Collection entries
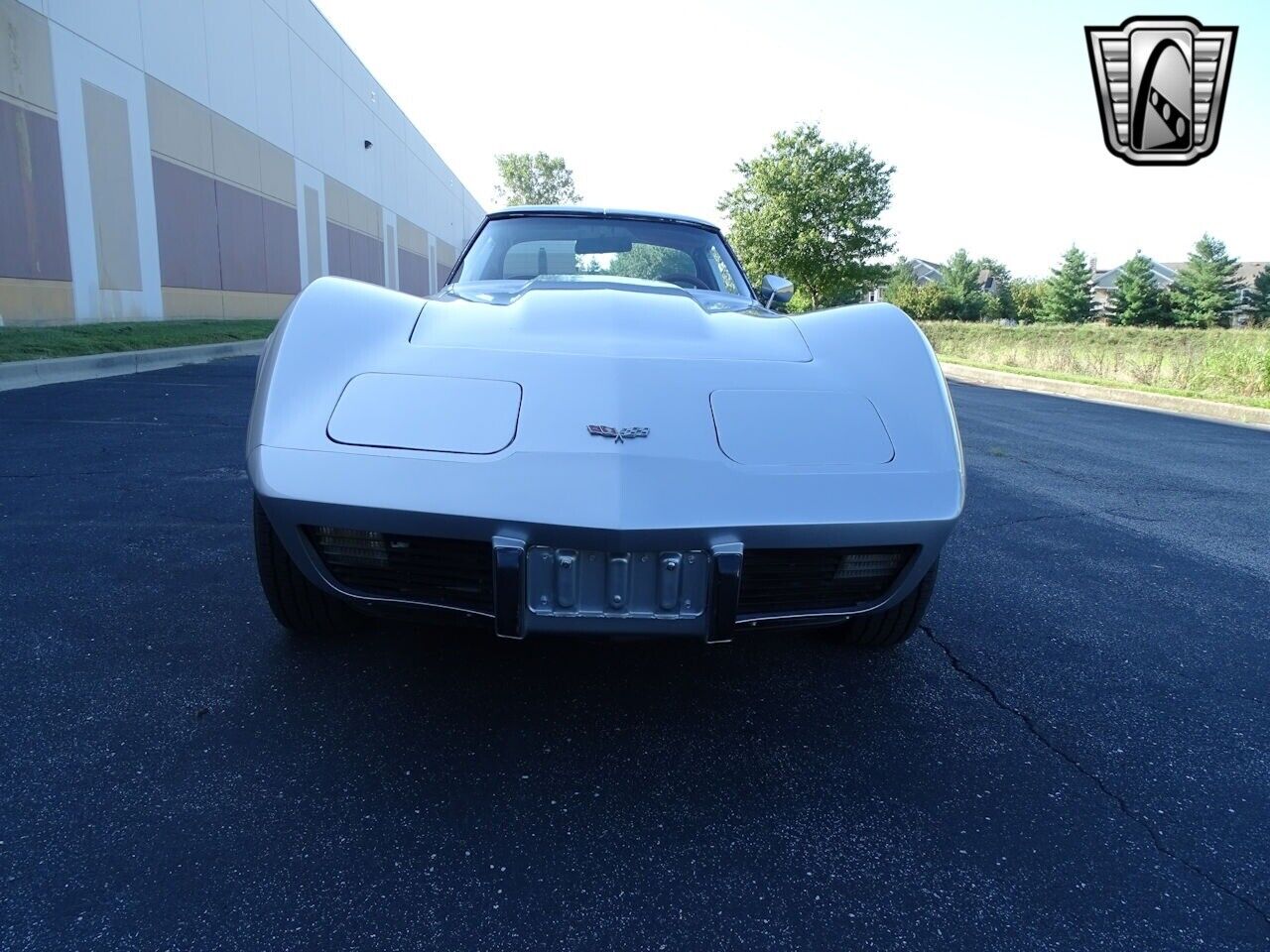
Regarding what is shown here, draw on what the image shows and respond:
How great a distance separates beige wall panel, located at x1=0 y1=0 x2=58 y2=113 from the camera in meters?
9.34

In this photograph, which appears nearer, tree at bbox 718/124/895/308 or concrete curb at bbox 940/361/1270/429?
concrete curb at bbox 940/361/1270/429

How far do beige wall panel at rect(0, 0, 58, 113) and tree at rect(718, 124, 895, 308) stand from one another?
20.9m

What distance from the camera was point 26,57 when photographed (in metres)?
9.70

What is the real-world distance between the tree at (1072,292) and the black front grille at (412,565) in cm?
6248

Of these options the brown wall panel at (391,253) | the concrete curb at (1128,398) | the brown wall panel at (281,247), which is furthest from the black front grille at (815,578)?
the brown wall panel at (391,253)

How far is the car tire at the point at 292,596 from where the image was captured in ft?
6.04

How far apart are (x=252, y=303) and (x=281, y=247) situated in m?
2.33

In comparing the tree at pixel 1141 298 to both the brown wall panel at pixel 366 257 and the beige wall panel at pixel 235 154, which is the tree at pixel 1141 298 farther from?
the beige wall panel at pixel 235 154

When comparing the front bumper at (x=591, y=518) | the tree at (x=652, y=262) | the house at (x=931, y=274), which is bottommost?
the front bumper at (x=591, y=518)

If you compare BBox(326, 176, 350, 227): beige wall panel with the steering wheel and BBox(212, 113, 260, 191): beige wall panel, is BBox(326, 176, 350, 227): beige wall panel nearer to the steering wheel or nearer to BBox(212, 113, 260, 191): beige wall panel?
BBox(212, 113, 260, 191): beige wall panel

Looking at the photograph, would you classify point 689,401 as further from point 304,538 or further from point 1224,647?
point 1224,647

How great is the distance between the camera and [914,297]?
5512 centimetres

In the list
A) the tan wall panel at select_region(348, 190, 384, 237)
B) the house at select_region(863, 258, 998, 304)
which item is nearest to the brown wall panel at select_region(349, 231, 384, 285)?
the tan wall panel at select_region(348, 190, 384, 237)

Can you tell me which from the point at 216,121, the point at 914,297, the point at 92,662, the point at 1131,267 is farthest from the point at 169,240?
the point at 1131,267
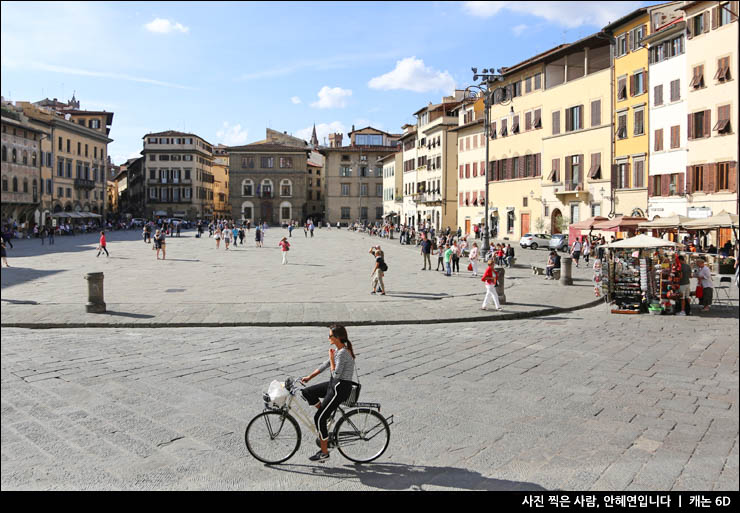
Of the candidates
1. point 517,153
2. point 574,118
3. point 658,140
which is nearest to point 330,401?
point 658,140

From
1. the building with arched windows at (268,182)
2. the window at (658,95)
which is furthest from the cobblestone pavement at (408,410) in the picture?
the building with arched windows at (268,182)

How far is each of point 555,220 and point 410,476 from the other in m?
40.9

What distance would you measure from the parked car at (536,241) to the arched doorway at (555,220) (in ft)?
5.12

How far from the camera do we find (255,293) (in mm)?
18203

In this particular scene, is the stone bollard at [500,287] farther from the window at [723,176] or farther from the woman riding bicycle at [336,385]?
the window at [723,176]

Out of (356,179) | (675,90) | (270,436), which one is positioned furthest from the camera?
(356,179)

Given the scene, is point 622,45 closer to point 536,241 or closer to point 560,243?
point 560,243

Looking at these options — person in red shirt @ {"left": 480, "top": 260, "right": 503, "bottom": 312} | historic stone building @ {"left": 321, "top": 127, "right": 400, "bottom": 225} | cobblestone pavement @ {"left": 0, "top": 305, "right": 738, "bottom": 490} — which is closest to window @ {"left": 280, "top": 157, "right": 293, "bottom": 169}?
historic stone building @ {"left": 321, "top": 127, "right": 400, "bottom": 225}

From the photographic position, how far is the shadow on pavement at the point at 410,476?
5008 millimetres

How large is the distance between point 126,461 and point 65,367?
13.9 ft

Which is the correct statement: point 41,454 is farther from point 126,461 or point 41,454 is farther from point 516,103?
point 516,103

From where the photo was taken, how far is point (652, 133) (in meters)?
34.8

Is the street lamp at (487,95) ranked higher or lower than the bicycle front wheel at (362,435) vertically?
higher

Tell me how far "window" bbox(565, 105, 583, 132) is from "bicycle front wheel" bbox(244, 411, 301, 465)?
130 ft
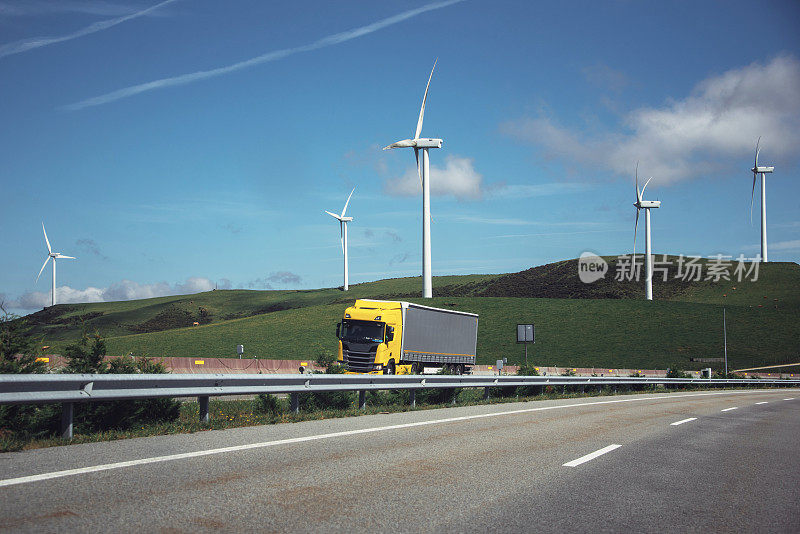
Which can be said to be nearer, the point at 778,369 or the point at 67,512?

§ **EXERCISE REQUIREMENTS**
Swap "steering wheel" for "dashboard" throughout the data above and reproduce every line with nothing else altered. Leave out the pictures.

§ **OUTPUT OF THE TASK**
Regarding what is shown here, draw on what the image shows and respond:
How great a distance separates beige wall panel, located at x1=0 y1=0 x2=58 y2=113 from the camera in meters?
9.34

In this photograph, which appears nearer, tree at bbox 718/124/895/308 or concrete curb at bbox 940/361/1270/429?
concrete curb at bbox 940/361/1270/429

How far do beige wall panel at rect(0, 0, 58, 113) and tree at rect(718, 124, 895, 308) stand from one another?
20.9m

What distance from the camera was point 26,57 when photographed (in metres)?
9.70

What is the real-world distance between the tree at (1072,292) and the black front grille at (412,565) in cm?
6248

Of these options the brown wall panel at (391,253) | the concrete curb at (1128,398) | the brown wall panel at (281,247), which is furthest from the black front grille at (815,578)?
the brown wall panel at (391,253)

How far is the car tire at the point at 292,596 from where the image was captured in ft?
6.04

How far apart are (x=252, y=303) and (x=281, y=247) situated in m?
2.33

In comparing the tree at pixel 1141 298 to both the brown wall panel at pixel 366 257 and the beige wall panel at pixel 235 154, which is the tree at pixel 1141 298 farther from?
the beige wall panel at pixel 235 154

When comparing the front bumper at (x=591, y=518) | the tree at (x=652, y=262) | the house at (x=931, y=274), which is bottommost?
the front bumper at (x=591, y=518)

If you compare BBox(326, 176, 350, 227): beige wall panel with the dashboard and BBox(212, 113, 260, 191): beige wall panel, is BBox(326, 176, 350, 227): beige wall panel nearer to the dashboard or nearer to BBox(212, 113, 260, 191): beige wall panel?
BBox(212, 113, 260, 191): beige wall panel

Looking at the photograph, would you classify point 689,401 as further from point 304,538 or further from point 1224,647?
point 1224,647

How great is the distance between the camera and [914,297]?
5512 centimetres

In the list
A) the tan wall panel at select_region(348, 190, 384, 237)
B) the house at select_region(863, 258, 998, 304)
which item is nearest to the brown wall panel at select_region(349, 231, 384, 285)?
the tan wall panel at select_region(348, 190, 384, 237)

Can you tell me which from the point at 216,121, the point at 914,297, the point at 92,662, the point at 1131,267 is farthest from the point at 169,240?
the point at 1131,267
Of the candidates
1. point 517,153
2. point 574,118
3. point 658,140
which is nearest to point 330,401?
point 658,140

From
1. the building with arched windows at (268,182)
2. the window at (658,95)
which is furthest from the cobblestone pavement at (408,410) in the picture?
the building with arched windows at (268,182)

How far is each of point 555,220 and point 410,476 from the other in m?
40.9

What distance would you measure from the parked car at (536,241) to the arched doorway at (555,220) (in ft)?
5.12

How far from the camera do we find (255,293) (in mm)?
18203

In this particular scene, is the stone bollard at [500,287] farther from the window at [723,176] or farther from the woman riding bicycle at [336,385]?
the window at [723,176]

Out of (356,179) | (675,90) | (270,436), which one is positioned furthest from the camera?
(356,179)

Given the scene, is point 622,45 closer to point 536,241 or closer to point 560,243?
point 560,243

Looking at these options — person in red shirt @ {"left": 480, "top": 260, "right": 503, "bottom": 312} | historic stone building @ {"left": 321, "top": 127, "right": 400, "bottom": 225} | cobblestone pavement @ {"left": 0, "top": 305, "right": 738, "bottom": 490} — which is closest to window @ {"left": 280, "top": 157, "right": 293, "bottom": 169}?
historic stone building @ {"left": 321, "top": 127, "right": 400, "bottom": 225}

From the photographic position, how far is the shadow on pavement at the point at 410,476?
5008 millimetres

How large is the distance between point 126,461 and point 65,367?
13.9 ft

Which is the correct statement: point 41,454 is farther from point 126,461 or point 41,454 is farther from point 516,103?
point 516,103

From where the photo was taken, how far is point (652, 133) (in meters)?
34.8

Is the street lamp at (487,95) ranked higher or lower than the bicycle front wheel at (362,435) vertically?
higher

Tell me how far "window" bbox(565, 105, 583, 132) is from "bicycle front wheel" bbox(244, 411, 301, 465)?
130 ft
Which can be said to be nearer, the point at 778,369 or the point at 67,512?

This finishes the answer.